▶ **PROBLEM REQUIREMENTS**
Rewrite the rows below, replacing "beige curtain" with "tan drape" throughout and keeping every other character unchanged. Omit the pictures from your output.
□ □ □
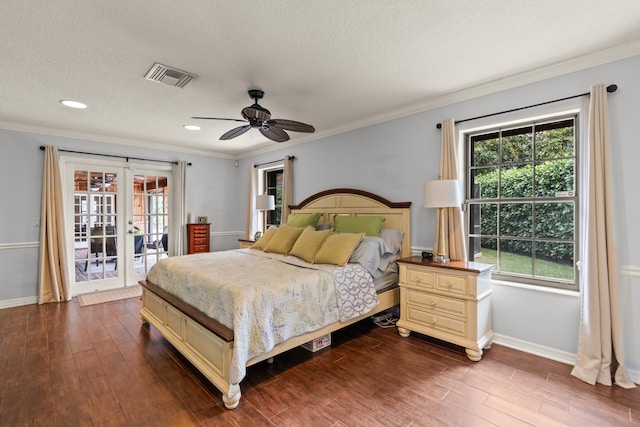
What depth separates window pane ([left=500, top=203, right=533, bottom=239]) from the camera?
2.88m

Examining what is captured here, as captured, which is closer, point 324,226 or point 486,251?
point 486,251

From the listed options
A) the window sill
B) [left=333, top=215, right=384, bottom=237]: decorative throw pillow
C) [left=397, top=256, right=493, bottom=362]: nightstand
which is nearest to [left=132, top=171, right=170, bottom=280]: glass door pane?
[left=333, top=215, right=384, bottom=237]: decorative throw pillow

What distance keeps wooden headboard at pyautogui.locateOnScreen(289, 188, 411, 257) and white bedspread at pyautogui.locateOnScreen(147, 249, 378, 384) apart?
89 cm

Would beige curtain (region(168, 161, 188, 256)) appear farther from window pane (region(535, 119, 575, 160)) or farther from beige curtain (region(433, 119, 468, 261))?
window pane (region(535, 119, 575, 160))

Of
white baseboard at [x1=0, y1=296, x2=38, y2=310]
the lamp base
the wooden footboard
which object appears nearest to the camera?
the wooden footboard

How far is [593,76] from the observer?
2.44m

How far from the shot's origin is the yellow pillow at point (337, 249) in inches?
118

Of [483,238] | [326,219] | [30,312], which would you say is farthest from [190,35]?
[30,312]

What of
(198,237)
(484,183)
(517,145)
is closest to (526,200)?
(484,183)

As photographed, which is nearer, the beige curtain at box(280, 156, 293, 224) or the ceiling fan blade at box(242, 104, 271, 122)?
the ceiling fan blade at box(242, 104, 271, 122)

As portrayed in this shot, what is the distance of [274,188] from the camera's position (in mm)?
5676

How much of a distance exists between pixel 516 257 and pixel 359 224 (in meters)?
1.64

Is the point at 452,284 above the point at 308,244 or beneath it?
beneath

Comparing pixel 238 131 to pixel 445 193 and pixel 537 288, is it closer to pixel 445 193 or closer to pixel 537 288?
pixel 445 193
□ □ □
▶ **OUTPUT FOR THIS TASK**
What depth separates window pane ([left=500, top=203, right=533, bottom=239]) from the camera?
2.88m

Examining what is captured here, as captured, which is closer, point 324,226 or point 486,251?
point 486,251

From the listed options
A) the window sill
B) [left=333, top=215, right=384, bottom=237]: decorative throw pillow
C) [left=397, top=256, right=493, bottom=362]: nightstand
which is nearest to [left=132, top=171, right=170, bottom=280]: glass door pane?
[left=333, top=215, right=384, bottom=237]: decorative throw pillow

What distance keeps wooden headboard at pyautogui.locateOnScreen(289, 188, 411, 257) and white bedspread at pyautogui.locateOnScreen(147, 249, 378, 384) apart?
89 cm

Would tan drape (region(168, 161, 188, 256)) appear farther from window pane (region(535, 119, 575, 160)) or farther from tan drape (region(433, 119, 468, 261))?
window pane (region(535, 119, 575, 160))

Of
white baseboard at [x1=0, y1=296, x2=38, y2=310]
the lamp base
the wooden footboard
which object appears nearest to the camera?
the wooden footboard

How far is [593,76] from the observer?
2.44m

How far from the shot's origin is the yellow pillow at point (337, 249) in inches?
118

Of [483,238] | [326,219] | [30,312], which would you say is farthest from [190,35]?
[30,312]

What of
(198,237)
(484,183)
(517,145)
is closest to (526,200)?
(484,183)

As photographed, which is nearer, the tan drape at box(280, 156, 293, 224) or the ceiling fan blade at box(242, 104, 271, 122)?
the ceiling fan blade at box(242, 104, 271, 122)

As portrayed in this shot, what is the distance of [274,188] from the camera's position (in mm)?
5676

How much of a distance exists between pixel 516 257 and pixel 359 224 (in meters)?
1.64

Is the point at 452,284 above the point at 308,244 or beneath it?
beneath

Comparing pixel 238 131 to pixel 445 193 and pixel 537 288, is it closer to pixel 445 193 or closer to pixel 537 288?
pixel 445 193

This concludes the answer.